* [Passage provided]

-------------------------

Tags: Islamic State

Jim Baker: Russia (and Iran) Need to Be Part of Long-Term Solution in Middle East


Longtime White House official James Baker, whose service in the Reagan and George H. W. Bush administrations saw a string of foreign-policy successes that stand in marked contrast to the uninterrupted failures of U.S. statecraft since the start of the 21st century, made clear Sunday that Russia, and by extension its clients such as Iran, will have to be part of the “longer term” solution to the Sunni Islamist rising characterized by the Islamic State (also known as ISIS and ISIL). But he cautioned that Iranian participation “at this point” would alienate potential Sunni Muslim allies.

“Who are our ‘partners on the ground’ that the president referred to in his speech?” Baker asked rhetorically on NBC’s Meet the Press. “I don’t know where they come from.”

-------------------------

* [Records provided]
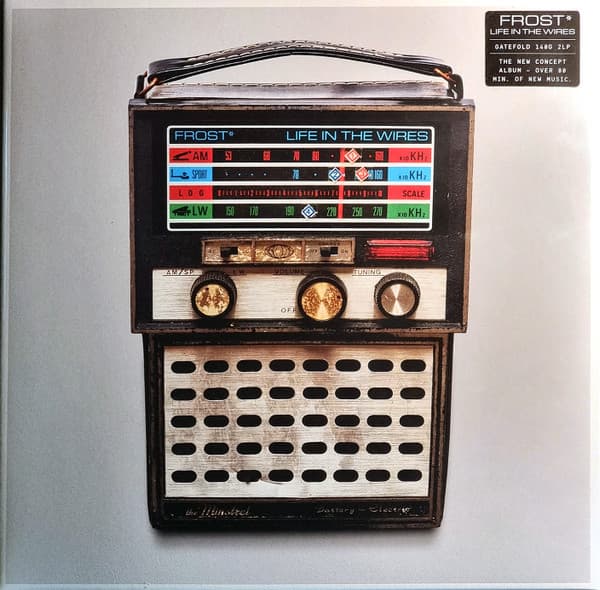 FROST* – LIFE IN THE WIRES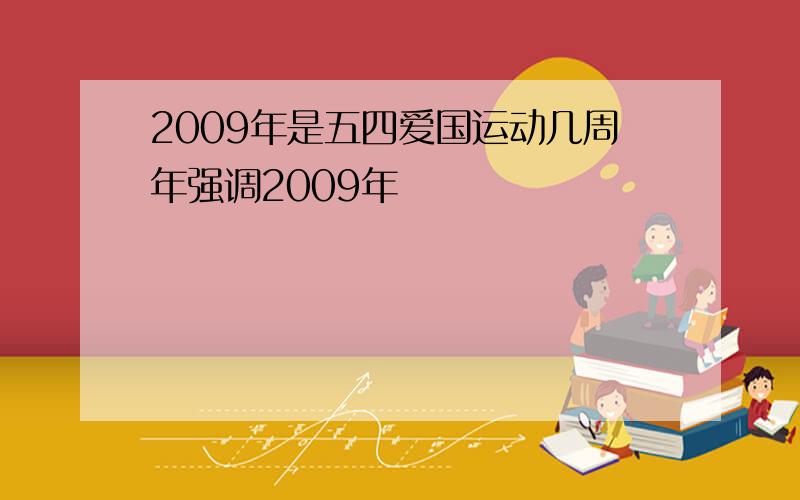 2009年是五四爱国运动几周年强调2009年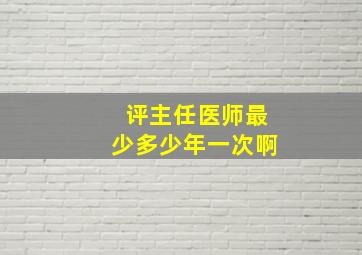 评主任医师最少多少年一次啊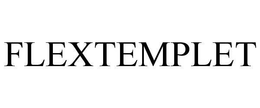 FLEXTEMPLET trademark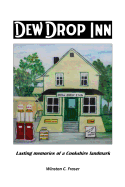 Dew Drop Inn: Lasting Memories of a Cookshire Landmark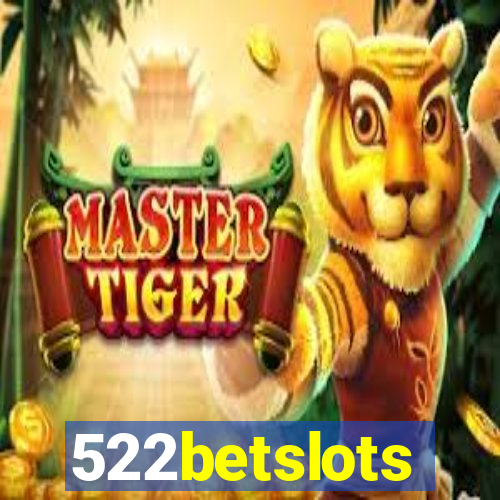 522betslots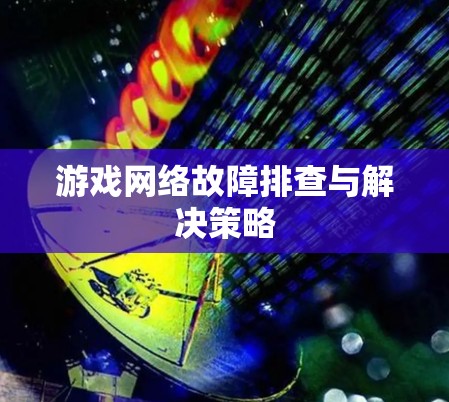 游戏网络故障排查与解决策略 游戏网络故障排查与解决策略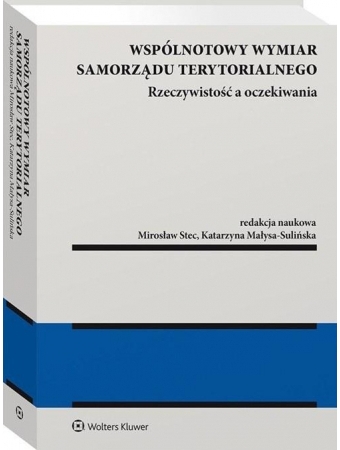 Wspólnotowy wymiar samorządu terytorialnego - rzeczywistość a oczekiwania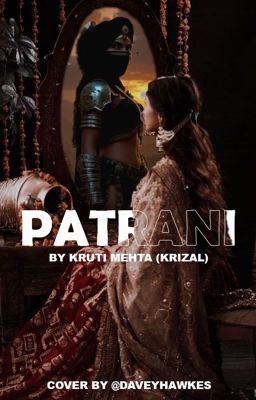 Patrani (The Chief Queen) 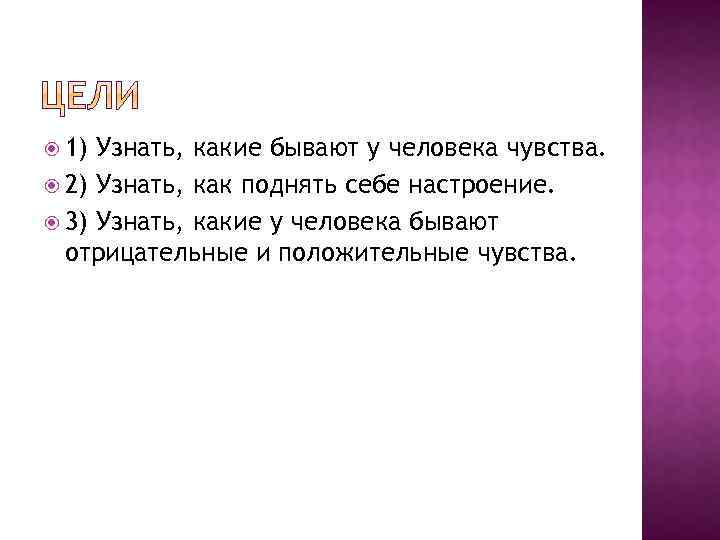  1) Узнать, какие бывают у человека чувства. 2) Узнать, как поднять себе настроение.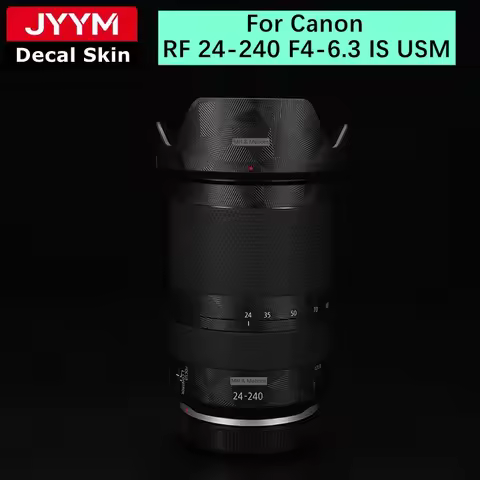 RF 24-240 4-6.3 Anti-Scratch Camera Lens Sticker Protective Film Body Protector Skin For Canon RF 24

-------------------------

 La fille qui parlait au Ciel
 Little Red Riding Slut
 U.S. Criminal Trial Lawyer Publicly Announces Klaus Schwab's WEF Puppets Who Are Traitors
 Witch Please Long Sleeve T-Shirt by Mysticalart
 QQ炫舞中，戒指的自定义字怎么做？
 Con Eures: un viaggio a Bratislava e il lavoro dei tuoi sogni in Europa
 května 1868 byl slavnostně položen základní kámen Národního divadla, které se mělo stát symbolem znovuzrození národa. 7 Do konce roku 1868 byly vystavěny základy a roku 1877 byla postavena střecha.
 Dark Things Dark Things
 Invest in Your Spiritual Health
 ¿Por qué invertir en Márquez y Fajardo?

-------------------------

* [Instructions to follow] Carry on the James Baker article from the point where it stops. The records are separate from the James Baker article and play no part in it.

* [Result]
Host Chuck Todd pointed out that Baker brought Baathist Syria, then ruled by Hafez al-Assad, into the coalition against Baathist Iraq in the 1991 Gulf War. Baker acknowledged that Syria, in exchange for a free hand in occupying Lebanon over the next 15 years, provided troops and “some of those troops fought.”

Baker cautioned against bringing Iran immediately into a coalition against the Islamic State “for this purpose,” however, for fear of creating the perception that the United States is “jumping in on the side of the Shia.” But he added that a coalition “in the long term” would need to include Russia, which acts as a patron to both Iran and Bashar al-Assad’s Syria.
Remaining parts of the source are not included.